There are subplots in every family drama, hurdles that must be overcome before our goals are met. Some of those hurdles we set up for ourselves. Often our good intentions, hopes and desires sabotage our parenting program. Sometimes we'd rather be the good parent than engage in good parenting. And sometimes our kids are right. We just don't understand what they're going through.
Parenting isn't just a job; it's a lifelong commitment. And when you're caught up in the day-in, day-out adventures of raising kids for around two decades, it's easy to fall into habitual behavior. Unfortunately, some of those habits are counter-productive.
BRIBERY BLUES
Attempting to bribe your child into good behavior often has negative results.
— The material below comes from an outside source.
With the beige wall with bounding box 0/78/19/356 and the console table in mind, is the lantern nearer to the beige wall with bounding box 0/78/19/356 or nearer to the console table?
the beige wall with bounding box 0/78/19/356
Food rewards can lead to unhealthy eating habits. Over time, bribery can get out of hand, with your child demanding ever-increasing rewards for doing what he or she is supposed to do anyway. It's better to catch your child being good and reward them for that than to try to buy his or her way out of bad behavior.
Not Following Through
Guiding children's behavior through rules and limits is a big part of parenting. At some point in their development, children will experiment with you to see just how serious you are about those boundaries.
That's why parents need to establish and clearly communicate the consequences of breaking those rules.